Leading Apps & Sites in the Health & Wellness Vertical
Milana consults with agencies, corporations and start-ups in the areas of operations, product development, business and digital marketing strategy. Lately she’s been helping healthcare marketers navigate digital, mobile and social platforms.
1. What are your top 3 favorite health/fitness apps?
- iTriage: Research symptoms, procedures and providers, store and manage personal health records
- Epocrates: #1 mobile drug reference resource used by healthcare providers
- nike+: Record data from runs, set goals, etc.
2. Top 3 health-related sites or online services?
- 23andme: Genetic testing and data management
- Zocdoc: OpenTable meets the healthcare industry – Research and rate doctors; schedule appointments
- PatientsLikeMe: Online community where patients share sophisticated data about their experiences and treatments for a variety of health conditions
3. Has someone used one of these tools in an ingenious or surprising way that you admire?

### WORK INSTRUCTION 1
In two sentences, what does the health and wellness text cover?
### WORK INSTRUCTION 2
Answer these from the health and wellness text:
(a) Whom has Milana lately been helping navigate digital, mobile and social platforms?
(b) How does the text describe Epocrates?
(c) Which service is called "OpenTable meets the healthcare industry"?

### DATA LISTING
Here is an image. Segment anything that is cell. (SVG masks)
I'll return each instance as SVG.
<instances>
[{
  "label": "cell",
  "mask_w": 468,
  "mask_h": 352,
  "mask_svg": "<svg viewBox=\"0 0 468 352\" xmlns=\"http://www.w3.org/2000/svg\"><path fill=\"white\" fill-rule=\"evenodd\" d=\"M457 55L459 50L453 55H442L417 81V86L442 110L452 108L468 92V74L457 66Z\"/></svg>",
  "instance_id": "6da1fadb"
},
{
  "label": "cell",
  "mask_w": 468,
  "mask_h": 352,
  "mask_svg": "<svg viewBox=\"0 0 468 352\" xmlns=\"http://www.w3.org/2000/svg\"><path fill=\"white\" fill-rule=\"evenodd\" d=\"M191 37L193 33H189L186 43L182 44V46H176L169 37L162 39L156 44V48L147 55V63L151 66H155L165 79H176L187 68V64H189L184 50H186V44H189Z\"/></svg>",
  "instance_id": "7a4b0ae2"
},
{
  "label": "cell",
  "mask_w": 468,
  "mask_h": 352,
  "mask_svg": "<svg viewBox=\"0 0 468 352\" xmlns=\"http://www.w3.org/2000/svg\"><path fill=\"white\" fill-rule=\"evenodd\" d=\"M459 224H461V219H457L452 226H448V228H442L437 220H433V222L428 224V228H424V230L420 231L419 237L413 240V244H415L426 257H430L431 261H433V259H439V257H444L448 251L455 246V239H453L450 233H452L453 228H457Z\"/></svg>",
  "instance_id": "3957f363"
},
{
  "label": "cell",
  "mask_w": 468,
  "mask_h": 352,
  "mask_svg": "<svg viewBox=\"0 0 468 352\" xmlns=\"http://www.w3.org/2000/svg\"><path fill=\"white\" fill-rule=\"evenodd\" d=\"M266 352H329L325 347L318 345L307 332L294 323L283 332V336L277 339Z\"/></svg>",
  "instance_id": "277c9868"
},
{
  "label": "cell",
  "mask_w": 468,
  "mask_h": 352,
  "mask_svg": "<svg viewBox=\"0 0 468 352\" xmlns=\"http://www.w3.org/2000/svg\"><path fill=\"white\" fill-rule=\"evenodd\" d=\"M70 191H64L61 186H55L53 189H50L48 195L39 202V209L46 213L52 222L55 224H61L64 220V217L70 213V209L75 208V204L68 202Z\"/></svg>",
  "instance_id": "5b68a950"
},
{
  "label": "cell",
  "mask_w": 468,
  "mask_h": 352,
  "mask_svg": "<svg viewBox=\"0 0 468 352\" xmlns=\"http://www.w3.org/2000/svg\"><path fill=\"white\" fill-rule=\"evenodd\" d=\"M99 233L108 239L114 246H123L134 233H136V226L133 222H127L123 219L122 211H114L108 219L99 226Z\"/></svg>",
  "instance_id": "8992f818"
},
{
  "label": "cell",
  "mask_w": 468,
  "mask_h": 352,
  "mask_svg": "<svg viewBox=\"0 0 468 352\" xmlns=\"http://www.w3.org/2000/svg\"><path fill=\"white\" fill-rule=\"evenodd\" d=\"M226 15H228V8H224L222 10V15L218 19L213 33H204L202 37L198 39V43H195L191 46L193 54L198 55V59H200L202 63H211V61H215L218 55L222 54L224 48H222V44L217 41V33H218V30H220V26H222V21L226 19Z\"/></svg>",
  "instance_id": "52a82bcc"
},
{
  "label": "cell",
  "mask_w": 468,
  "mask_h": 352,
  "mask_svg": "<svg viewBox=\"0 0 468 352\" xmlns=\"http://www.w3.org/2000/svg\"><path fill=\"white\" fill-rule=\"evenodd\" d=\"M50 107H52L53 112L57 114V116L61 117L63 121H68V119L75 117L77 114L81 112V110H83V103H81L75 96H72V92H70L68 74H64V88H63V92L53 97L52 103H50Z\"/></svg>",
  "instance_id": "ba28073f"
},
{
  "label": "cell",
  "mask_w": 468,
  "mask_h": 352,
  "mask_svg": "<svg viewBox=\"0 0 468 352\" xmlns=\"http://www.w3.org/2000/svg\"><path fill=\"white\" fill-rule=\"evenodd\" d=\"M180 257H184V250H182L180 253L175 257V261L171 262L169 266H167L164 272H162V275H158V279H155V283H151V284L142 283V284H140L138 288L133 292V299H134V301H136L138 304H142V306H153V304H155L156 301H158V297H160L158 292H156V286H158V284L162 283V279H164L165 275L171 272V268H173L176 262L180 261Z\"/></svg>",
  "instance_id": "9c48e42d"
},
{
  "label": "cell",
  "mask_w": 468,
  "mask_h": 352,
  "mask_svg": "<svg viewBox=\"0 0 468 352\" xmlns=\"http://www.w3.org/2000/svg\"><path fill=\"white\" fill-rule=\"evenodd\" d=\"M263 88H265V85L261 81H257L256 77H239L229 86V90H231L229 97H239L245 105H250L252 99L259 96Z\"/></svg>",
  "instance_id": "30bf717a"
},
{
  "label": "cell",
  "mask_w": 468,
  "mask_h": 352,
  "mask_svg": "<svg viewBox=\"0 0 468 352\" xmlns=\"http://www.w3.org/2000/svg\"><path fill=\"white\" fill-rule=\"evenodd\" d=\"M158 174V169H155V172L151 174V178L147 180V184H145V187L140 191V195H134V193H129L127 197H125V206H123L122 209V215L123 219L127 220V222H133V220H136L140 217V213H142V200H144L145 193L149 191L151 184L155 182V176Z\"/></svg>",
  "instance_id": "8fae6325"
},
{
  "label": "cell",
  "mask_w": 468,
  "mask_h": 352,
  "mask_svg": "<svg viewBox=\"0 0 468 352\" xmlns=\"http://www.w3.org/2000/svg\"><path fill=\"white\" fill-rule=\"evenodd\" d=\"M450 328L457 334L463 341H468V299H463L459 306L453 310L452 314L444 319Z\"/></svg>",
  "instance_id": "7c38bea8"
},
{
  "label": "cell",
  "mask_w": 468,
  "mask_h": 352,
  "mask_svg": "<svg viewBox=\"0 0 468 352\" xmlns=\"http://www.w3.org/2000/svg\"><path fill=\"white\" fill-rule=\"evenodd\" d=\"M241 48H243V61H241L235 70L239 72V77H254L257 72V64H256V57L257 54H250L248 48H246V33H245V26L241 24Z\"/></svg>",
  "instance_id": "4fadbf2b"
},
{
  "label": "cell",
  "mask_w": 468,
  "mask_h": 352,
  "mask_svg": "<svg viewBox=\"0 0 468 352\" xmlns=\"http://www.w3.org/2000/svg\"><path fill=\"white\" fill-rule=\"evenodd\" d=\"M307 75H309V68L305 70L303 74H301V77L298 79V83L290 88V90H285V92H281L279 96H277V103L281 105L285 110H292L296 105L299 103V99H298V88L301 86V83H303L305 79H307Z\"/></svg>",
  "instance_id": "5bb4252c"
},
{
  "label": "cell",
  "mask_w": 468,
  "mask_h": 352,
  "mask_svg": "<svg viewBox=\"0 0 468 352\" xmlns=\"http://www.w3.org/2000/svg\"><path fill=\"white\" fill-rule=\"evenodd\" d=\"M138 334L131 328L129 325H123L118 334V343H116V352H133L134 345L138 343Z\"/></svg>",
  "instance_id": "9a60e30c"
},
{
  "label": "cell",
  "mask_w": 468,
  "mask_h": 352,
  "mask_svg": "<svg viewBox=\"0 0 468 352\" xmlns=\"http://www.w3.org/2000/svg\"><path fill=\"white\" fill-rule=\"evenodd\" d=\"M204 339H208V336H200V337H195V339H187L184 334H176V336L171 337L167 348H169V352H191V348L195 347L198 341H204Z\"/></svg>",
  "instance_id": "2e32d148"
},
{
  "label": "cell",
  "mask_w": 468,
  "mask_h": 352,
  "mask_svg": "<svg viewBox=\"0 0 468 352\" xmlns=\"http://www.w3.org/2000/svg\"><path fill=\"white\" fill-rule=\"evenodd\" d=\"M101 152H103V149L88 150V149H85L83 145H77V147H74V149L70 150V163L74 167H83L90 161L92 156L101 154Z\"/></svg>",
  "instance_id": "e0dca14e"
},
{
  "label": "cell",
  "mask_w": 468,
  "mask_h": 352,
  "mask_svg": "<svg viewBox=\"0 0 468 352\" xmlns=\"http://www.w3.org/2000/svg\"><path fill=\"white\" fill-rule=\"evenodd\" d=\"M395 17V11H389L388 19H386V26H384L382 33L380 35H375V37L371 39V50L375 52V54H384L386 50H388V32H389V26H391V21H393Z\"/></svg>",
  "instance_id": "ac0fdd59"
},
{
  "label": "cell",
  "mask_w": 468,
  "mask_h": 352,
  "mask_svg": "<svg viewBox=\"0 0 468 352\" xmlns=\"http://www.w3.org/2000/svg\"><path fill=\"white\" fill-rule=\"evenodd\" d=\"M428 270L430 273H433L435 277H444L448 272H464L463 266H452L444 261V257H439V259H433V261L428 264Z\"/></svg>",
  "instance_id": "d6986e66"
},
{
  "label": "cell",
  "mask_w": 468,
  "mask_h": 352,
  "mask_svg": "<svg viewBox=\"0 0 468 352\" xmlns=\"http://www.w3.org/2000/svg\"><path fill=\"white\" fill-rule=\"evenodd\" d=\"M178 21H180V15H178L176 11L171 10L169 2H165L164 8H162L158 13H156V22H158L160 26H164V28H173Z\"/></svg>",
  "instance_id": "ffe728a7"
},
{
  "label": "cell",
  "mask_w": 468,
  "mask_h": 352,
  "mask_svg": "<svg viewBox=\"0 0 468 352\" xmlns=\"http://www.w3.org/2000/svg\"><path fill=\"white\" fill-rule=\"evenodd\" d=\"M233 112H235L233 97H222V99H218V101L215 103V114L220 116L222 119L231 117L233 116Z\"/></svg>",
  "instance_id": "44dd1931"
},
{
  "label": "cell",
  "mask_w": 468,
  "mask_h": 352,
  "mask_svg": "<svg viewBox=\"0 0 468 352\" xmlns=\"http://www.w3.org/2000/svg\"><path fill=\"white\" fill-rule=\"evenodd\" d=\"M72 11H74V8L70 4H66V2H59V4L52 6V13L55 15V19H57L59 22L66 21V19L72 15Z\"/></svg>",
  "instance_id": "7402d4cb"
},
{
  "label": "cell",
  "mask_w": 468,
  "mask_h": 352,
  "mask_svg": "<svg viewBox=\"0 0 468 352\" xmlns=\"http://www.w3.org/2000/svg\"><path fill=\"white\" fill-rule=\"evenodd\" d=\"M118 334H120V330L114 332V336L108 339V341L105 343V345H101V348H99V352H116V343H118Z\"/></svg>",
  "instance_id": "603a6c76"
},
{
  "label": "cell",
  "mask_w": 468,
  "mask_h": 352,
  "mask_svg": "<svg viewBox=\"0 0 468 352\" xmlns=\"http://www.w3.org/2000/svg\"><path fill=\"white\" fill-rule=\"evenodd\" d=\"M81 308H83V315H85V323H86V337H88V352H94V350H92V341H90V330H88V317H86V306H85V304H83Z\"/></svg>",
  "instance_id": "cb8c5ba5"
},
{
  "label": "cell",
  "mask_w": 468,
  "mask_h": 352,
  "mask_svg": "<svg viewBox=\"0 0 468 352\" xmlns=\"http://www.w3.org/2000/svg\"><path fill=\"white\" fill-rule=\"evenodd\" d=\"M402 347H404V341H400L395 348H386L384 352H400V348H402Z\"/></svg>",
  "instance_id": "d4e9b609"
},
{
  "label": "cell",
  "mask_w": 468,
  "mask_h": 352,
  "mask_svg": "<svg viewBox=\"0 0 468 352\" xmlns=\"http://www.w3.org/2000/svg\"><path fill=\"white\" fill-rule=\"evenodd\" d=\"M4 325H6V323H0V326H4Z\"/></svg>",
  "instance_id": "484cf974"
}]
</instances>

### EXPECTED ANSWER 1
Milana consults with agencies, corporations and start-ups on operations, product development, business and digital marketing strategy, and lately she has been helping healthcare marketers navigate digital, mobile and social platforms. Her top health and fitness apps are iTriage, Epocrates and nike+, and her top health-related sites or online services are 23andme, Zocdoc and PatientsLikeMe.

### EXPECTED ANSWER 2
(a) Healthcare marketers.
(b) As the #1 mobile drug reference resource used by healthcare providers.
(c) Zocdoc.